▶ **COMPITI DA SVOLGERE**
**a)** Nell'intervista a Iva Zanicchi, quante volte ha partecipato al Festival di Sanremo?
**b)** Dall'intervista a Iva Zanicchi, scrivi parola per parola tutto il pezzo che va da "Una rinuncia consapevole?" giù fino a "della Zanicchi cantante?".
**c)** Prosegui l'intervista a Iva Zanicchi partendo dal punto in cui si ferma.

▶ **DOCUMENTO**
-=-=-=-=-

Global
n° 32 - febbraio 1997

 

Testarda Iva
di Emanuele Bruno


 

Quando ha deciso di iniziare a fare televisione?
E' avvenuto per caso. Nell'era quasi pionieristica della tv commerciale ero una degli otto cantanti in gara all'interno di "Premiatissima", con Dorelli alla conduzione. Gli scambi di battute tra me e Johnny piacquero a Lillo Tombolino che mi propose di fare un programma alla mattina. Poi fu Silvio Berlusconi in persona a chiamarmi a Villa S. Martino e a chiedermi di buttarmi nell'esperimento. Nacque così "Facciamo un affare", un giochino di grande successo sulla scorta della tradizione della "bustarella", basato sul meccanismo dello scambio a scatola chiusa tra premio e busta rilanciato poi da "I Fatti Vostri". Andò bene e sulla scorta di questa esperienza dopo qualche tempo mi ritrovai a dovere decidere se sostituire Gigi Sabani che lasciava la conduzione di "OK, il prezzo è giusto!". In maniera quasi insensibile sono entrata a far parte del mondo della televisione trascurando quello della musica.

Una rinuncia consapevole?
Solo relativamente. La mia carriera di cantante era in un momento di transizione, imperversava la disco music, avevo fatto un disco malriuscito e decisi di prendermi una sorta di pausa di riflessione. La mia vacanza dal mondo della canzone è durata molto di più di quello che al momento mi aspettassi. Non ho abbandonato del tutto il mondo musicale ma la gente ormai mette quasi in sott'ordine le mie otto partecipazioni al Festival di Sanremo, le tante vittorie e i piazzamenti.

Quali erano gli autori della Zanicchi cantante?

-=-=-=-=-

▶ **DATI MOSTRATI**
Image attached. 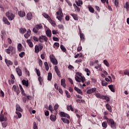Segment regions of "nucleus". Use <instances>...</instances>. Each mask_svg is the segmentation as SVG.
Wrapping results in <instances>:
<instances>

-=-=-=-=-

▶ **SOLUZIONI DELL'ESERCIZIO**
**a)** Otto volte.

**b)**
Una rinuncia consapevole?
Solo relativamente. La mia carriera di cantante era in un momento di transizione, imperversava la disco music, avevo fatto un disco malriuscito e decisi di prendermi una sorta di pausa di riflessione. La mia vacanza dal mondo della canzone è durata molto di più di quello che al momento mi aspettassi. Non ho abbandonato del tutto il mondo musicale ma la gente ormai mette quasi in sott'ordine le mie otto partecipazioni al Festival di Sanremo, le tante vittorie e i piazzamenti.

Quali erano gli autori della Zanicchi cantante?

**c)**
Ho collaborato anche con dei "grandi" come Sciorilli e Testa (ndr: "Non pensare a me" e "La riva bianca e la riva nera") ma non ho mai avuto un autore o un team di autori che scrivesse per me. La casa discografica per cui lavoravo, una delle ultime a resistere all'avanzata straniera in questo settore, era di mio suocero. Un uomo in gambissima, che ha valorizzato tantissimi talenti italiani, dai Giganti a Zucchero e che ha avuto Mina e Celentano in scuderia, ma lavorare in famiglia non è mai troppo conveniente. Quando mi sono affermata ho provato a farmi trainare dai giovani che però non sempre fornivano materiale apprezzabile. Ho inciso le prime canzoni di Zucchero che purtroppo non erano le canzoni che ha scritto dieci anni dopo. Non avevo un team creativo cui fare riferimento. Anche in televisione ho lo stesso problema; non ho avuto mai un "clan" alle spalle. Sono stata spesso costretta a far da sola.

Probabilmente è stata "vittima" del suo eccesso di personalità artistica. Le viene dato un supporto relativo, visto che riesce a compensare da sola difetti e lacune nella scrittura di canzoni e programmi.
È possibile. È vero pure che mi piace non avere una gabbia precisa di cui dover tener conto, mi sento molto più a mio agio a dover improvvisare. Ma se questo può valere per un programma con una griglia molto precisa come "OK, il prezzo è giusto!", da quando sono alle prese con il talk show sento la necessità di essere seguita fino in fondo da un team di autori che mi conosca bene e con cui mi senta in piena sintonia.

A proposito di "OK, il prezzo è giusto!": in questo programma che ha varcato la soglia delle 2500 puntate Iva Zanicchi ha una lunga milizia. Una trasmissione solida e capace di rendere stabilmente dei buoni risultati di audience, che però qualche anno orsono conobbe per qualche mese alcuni momenti di crisi. Cosa era successo, come si risolse?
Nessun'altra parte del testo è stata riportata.